● Task prompt:
Take the entries below and print all of them exactly, please.

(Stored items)
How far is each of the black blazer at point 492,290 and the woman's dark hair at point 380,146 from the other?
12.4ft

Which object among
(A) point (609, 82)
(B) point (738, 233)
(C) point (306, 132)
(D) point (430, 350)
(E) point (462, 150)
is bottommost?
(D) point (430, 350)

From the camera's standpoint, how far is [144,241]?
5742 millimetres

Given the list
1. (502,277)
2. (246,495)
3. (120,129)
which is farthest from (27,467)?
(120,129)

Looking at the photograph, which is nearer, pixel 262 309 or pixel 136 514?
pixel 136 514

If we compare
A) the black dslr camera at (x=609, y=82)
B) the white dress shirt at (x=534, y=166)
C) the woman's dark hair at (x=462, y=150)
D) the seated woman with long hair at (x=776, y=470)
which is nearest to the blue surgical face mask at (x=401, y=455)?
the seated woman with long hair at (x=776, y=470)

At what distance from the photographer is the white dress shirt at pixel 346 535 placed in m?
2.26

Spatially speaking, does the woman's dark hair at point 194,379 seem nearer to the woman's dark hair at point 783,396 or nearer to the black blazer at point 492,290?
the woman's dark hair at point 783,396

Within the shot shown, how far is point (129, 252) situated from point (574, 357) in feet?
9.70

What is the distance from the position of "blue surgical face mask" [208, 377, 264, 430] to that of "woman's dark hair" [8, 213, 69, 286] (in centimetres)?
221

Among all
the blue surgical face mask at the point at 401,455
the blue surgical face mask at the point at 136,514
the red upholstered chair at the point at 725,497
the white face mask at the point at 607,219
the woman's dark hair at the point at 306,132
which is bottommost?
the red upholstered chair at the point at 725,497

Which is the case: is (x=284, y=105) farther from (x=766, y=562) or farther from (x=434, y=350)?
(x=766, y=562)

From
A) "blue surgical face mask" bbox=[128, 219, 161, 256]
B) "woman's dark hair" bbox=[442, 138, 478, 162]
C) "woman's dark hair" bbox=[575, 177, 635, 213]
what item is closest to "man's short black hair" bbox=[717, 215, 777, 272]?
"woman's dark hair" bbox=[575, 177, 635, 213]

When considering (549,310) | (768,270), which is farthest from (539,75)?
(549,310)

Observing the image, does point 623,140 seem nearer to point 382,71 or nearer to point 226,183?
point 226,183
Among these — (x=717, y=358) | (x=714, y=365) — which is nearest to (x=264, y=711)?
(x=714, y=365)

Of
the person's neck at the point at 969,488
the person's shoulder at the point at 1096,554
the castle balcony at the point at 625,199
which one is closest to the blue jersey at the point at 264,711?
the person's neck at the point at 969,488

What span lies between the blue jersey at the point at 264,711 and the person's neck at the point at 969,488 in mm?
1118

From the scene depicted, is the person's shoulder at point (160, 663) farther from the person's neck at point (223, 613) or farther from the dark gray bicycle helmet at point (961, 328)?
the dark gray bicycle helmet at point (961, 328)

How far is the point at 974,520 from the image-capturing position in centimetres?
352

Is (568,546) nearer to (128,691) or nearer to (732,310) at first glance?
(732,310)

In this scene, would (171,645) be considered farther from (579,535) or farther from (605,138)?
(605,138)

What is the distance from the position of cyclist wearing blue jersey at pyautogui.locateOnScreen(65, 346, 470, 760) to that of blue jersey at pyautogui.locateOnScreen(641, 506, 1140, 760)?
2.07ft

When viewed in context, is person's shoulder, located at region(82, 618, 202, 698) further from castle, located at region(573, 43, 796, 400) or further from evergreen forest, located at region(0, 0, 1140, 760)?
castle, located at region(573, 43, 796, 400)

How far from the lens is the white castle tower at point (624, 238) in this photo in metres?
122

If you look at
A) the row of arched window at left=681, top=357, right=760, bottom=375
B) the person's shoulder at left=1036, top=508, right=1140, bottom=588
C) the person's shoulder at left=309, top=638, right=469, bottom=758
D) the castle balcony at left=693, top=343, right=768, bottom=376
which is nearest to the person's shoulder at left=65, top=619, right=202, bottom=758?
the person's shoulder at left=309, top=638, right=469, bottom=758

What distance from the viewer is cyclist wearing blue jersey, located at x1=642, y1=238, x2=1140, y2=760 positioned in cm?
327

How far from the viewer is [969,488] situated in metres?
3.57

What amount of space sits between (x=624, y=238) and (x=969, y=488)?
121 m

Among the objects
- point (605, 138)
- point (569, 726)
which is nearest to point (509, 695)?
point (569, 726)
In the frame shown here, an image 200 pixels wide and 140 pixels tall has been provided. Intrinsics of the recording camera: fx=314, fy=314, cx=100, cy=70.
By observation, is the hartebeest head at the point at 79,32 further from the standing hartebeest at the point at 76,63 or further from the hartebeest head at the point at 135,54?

● Response:
How far is each of the black blazer at point 492,290 and the woman's dark hair at point 380,146 from the other?
12.4ft

Which object among
(A) point (609, 82)
(B) point (738, 233)
(C) point (306, 132)
(D) point (430, 350)
(E) point (462, 150)
is bottommost?
(D) point (430, 350)

From the camera's standpoint, how far is [144,241]?
5742 millimetres

Given the list
1. (502,277)
2. (246,495)
3. (120,129)
which is farthest from (27,467)?
(120,129)

Looking at the photograph, which is nearer, pixel 262 309 or pixel 136 514?
pixel 136 514

If we compare
A) the black dslr camera at (x=609, y=82)
B) the white dress shirt at (x=534, y=166)
C) the woman's dark hair at (x=462, y=150)
D) the seated woman with long hair at (x=776, y=470)
which is nearest to the blue surgical face mask at (x=401, y=455)?
the seated woman with long hair at (x=776, y=470)

At what distance from the photographer is the white dress shirt at pixel 346 535 placed in m?
2.26

Spatially speaking, does the woman's dark hair at point 194,379 seem nearer to the woman's dark hair at point 783,396 or nearer to the black blazer at point 492,290?
the woman's dark hair at point 783,396

Within the shot shown, how far is point (129, 252) situated from point (574, 357) in feet?
9.70

What is the distance from the position of "blue surgical face mask" [208, 377, 264, 430] to that of "woman's dark hair" [8, 213, 69, 286] (in centimetres)?
221

Among all
the blue surgical face mask at the point at 401,455
the blue surgical face mask at the point at 136,514
the red upholstered chair at the point at 725,497
the white face mask at the point at 607,219
the woman's dark hair at the point at 306,132
which is bottommost?
the red upholstered chair at the point at 725,497

Which is the case: is (x=284, y=105) farther from (x=766, y=562) or farther from (x=434, y=350)?
(x=766, y=562)

From
A) "blue surgical face mask" bbox=[128, 219, 161, 256]
B) "woman's dark hair" bbox=[442, 138, 478, 162]
C) "woman's dark hair" bbox=[575, 177, 635, 213]
what item is closest to "man's short black hair" bbox=[717, 215, 777, 272]?
"woman's dark hair" bbox=[575, 177, 635, 213]

When considering (549,310) | (768,270), which is farthest from (539,75)?
(549,310)

Observing the image, does point 623,140 seem nearer to point 382,71 or nearer to point 226,183?
point 226,183
Among these — (x=717, y=358) | (x=714, y=365) — which is nearest to (x=264, y=711)?
(x=714, y=365)

Of
the person's neck at the point at 969,488
the person's shoulder at the point at 1096,554
the castle balcony at the point at 625,199
which one is closest to the blue jersey at the point at 264,711?
the person's neck at the point at 969,488

What span lies between the blue jersey at the point at 264,711 and the person's neck at the point at 969,488 in mm?
1118

From the scene depicted, is the person's shoulder at point (160, 663) farther from the person's neck at point (223, 613) or farther from the dark gray bicycle helmet at point (961, 328)?
the dark gray bicycle helmet at point (961, 328)

How far is the point at 974,520 from the image-capturing position in centimetres?
352

Is (568,546) nearer to (128,691) or nearer to (732,310) at first glance?
(732,310)

In this scene, would (171,645) be considered farther from (579,535) or farther from (605,138)?
(605,138)

What is the distance from the position of cyclist wearing blue jersey at pyautogui.locateOnScreen(65, 346, 470, 760) to that of blue jersey at pyautogui.locateOnScreen(641, 506, 1140, 760)?
2.07ft

When viewed in context, is person's shoulder, located at region(82, 618, 202, 698) further from castle, located at region(573, 43, 796, 400) or further from evergreen forest, located at region(0, 0, 1140, 760)?
castle, located at region(573, 43, 796, 400)

How far from the lens is the white castle tower at point (624, 238) in this photo in metres?
122

If you look at
A) the row of arched window at left=681, top=357, right=760, bottom=375
B) the person's shoulder at left=1036, top=508, right=1140, bottom=588
C) the person's shoulder at left=309, top=638, right=469, bottom=758
D) the castle balcony at left=693, top=343, right=768, bottom=376
which is nearest to the person's shoulder at left=65, top=619, right=202, bottom=758?
the person's shoulder at left=309, top=638, right=469, bottom=758

What distance from the viewer is cyclist wearing blue jersey, located at x1=642, y1=238, x2=1140, y2=760 positioned in cm?
327

How far from the viewer is [969,488] situated in metres?
3.57

What amount of space sits between (x=624, y=238) and (x=969, y=488)?
121 m

Among the objects
- point (605, 138)
- point (569, 726)
which is nearest to point (509, 695)?
point (569, 726)
In the frame shown here, an image 200 pixels wide and 140 pixels tall has been provided. Intrinsics of the recording camera: fx=314, fy=314, cx=100, cy=70.
By observation, is the hartebeest head at the point at 79,32 further from the standing hartebeest at the point at 76,63 or further from the hartebeest head at the point at 135,54?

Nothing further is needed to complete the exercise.